Villen an der Westermayerstraße, 1916

1916
Villen an der Westermayerstraße, 1916

Das Kalenderbild zeigt die Villen an der Westermayerstraße und damit einen der schönsten Straßenzüge Rosenheims aus der Gründerzeit. Der erste Abschnitt der Straße, zwischen Promenadestraße (heute Prinzregentenstraße) und Haustätter Straße (heute Teil der Heilig-Geist-Straße), wurde 1895 angelegt und nach dem in Rosenheim geborenen Geistlichen und Historiker Georg Westermayer benannt. 1910 verlängerte man die Westermayerstraße in Richtung Nordosten, als die Bebauung mit Villen im Heimatstil begann. Die neu errichteten Häuser umfassten jeweils mehrere Etagenwohnungen, waren vom Typ her also keine eigentlichen Villen, sondern vornehme Mietshäuser.

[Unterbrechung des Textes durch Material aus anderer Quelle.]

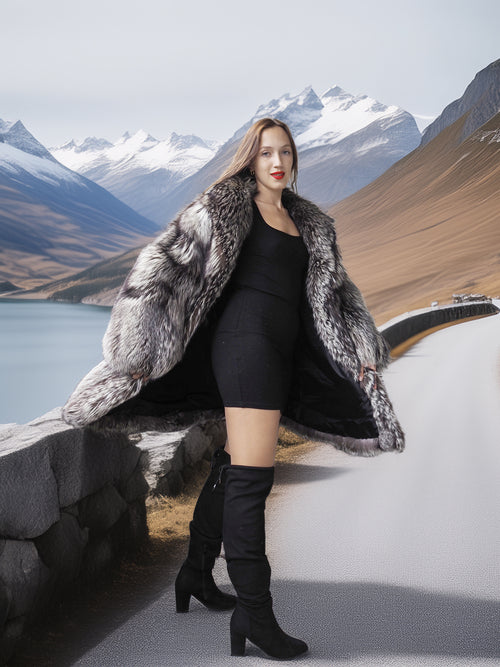 Woman in a fur coat and black dress standing in front of mountains and water
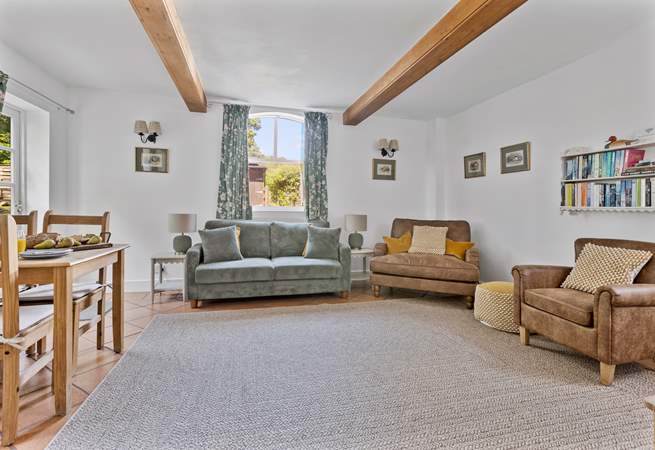 The sitting-room is a particularly lovely spot on a sunny day with the door open to the garden...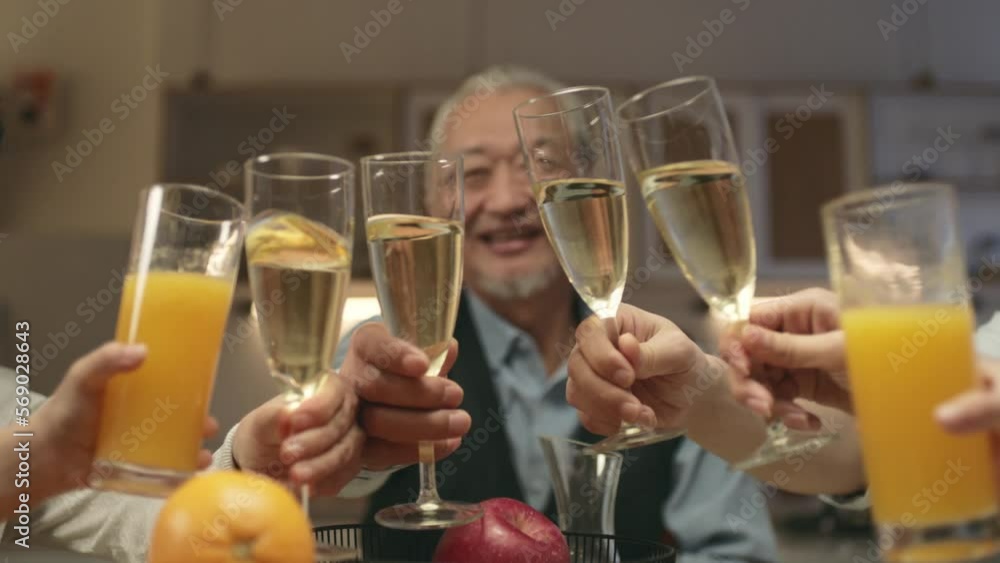 asian senior man proposing a toast to celebrate holiday during family dinner at home asian senior man proposing a toast to celebrate holiday during family dinner at home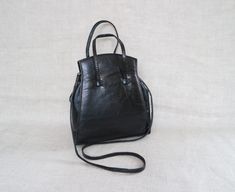 "Stylish black leather handbag/shoulder.  Inside one slip pocket. Magnetic closure.  Bag strap has signs of use as can see in picture. Measurements: Width: top 6/15cm, bottom 8''/20cm Height: 8\"/20cm Depth: 2,5\"/6cm at the bottom Shoulder strap: 37\"/94cm Handle drop: 15\"/38cm Please contact me for any questions." Black Soft Leather Handheld Satchel, Black Crossbody Satchel With Handle Drop, Black Handheld Bucket Bag With Handle Drop, Black Satchel With Handle Drop, Black Satchel Shoulder Bag With Handle Drop, Black Leather Handbag, Top Handle Bags, Black Leather Purse, Handbag Black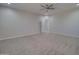 Neutral bedroom featuring a ceiling fan, carpet flooring, and a doorway leading to an adjacent room at 3850 N Mateo Dr, Eloy, AZ 85131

1910/11 entstand das Haus Westermayerstraße 16, ganz rechts im Bild. Bauherr des zweigeschossigen Hauses mit dem hohen Schopfwalmdach war der Briefträger Hubert Rasp; als Architekt fungierte Josef Schrettenseger, Inhaber eines Rosenheimer Bauunternehmens. Das benachbarte Haus Nr. 18 wurde 1912 von dem Rosenheimer Baumeister Leonhard Hell für die Privatiere Klara Dürschl geplant; die eigentliche Bauherrin war ab Baubeginn mit Rosa Niggl eine Verwandte Klara Dürschls. Leonhard Hell gestaltete das Anwesen asymmetrisch mit einem markanten Erkerturm an der südlichen Hausecke. Die Villa Nr. 20 in der Bildmitte ließ der Schutzmann Georg Zacher 1912 wiederum von
Josef Schrettenseger erbauen. Das Haus dominieren zwei dreigeschossige, turmartige Erker mit einem dazwischenliegenden Balkon im ersten Obergeschoss. Prominenter Bewohner des Hauses war einst Eduard Stemplinger, der von 1921 bis 1934 als Direktor des Rosenheimer Gymnasiums amtierte und zudem ein bekannter Schriftsteller war.
Ganz links ist auf der Fotografie noch der Eckerker des Hauses Heilig-Geist-Straße 44 zu erkennen, das 1913 als größtes Haus im Villenviertel zwischen Herbst- und Westermayerstraße erbaut wurde. Architekt Schrettenseger errichtete dieses Haus zunächst auf eigene Rechnung, bevor er es kurz nach seiner Fertigstellung an die Lehrersgattin Maria Lipp veräußerte. Sein erfolgreiches Wirken als Architekt und Bauunternehmer konnte Josef Schrettenseger nach dem
Ersten Weltkrieg leider nicht fortsetzen: Er starb im Juli 1918 als Soldat in Nordfrankreich.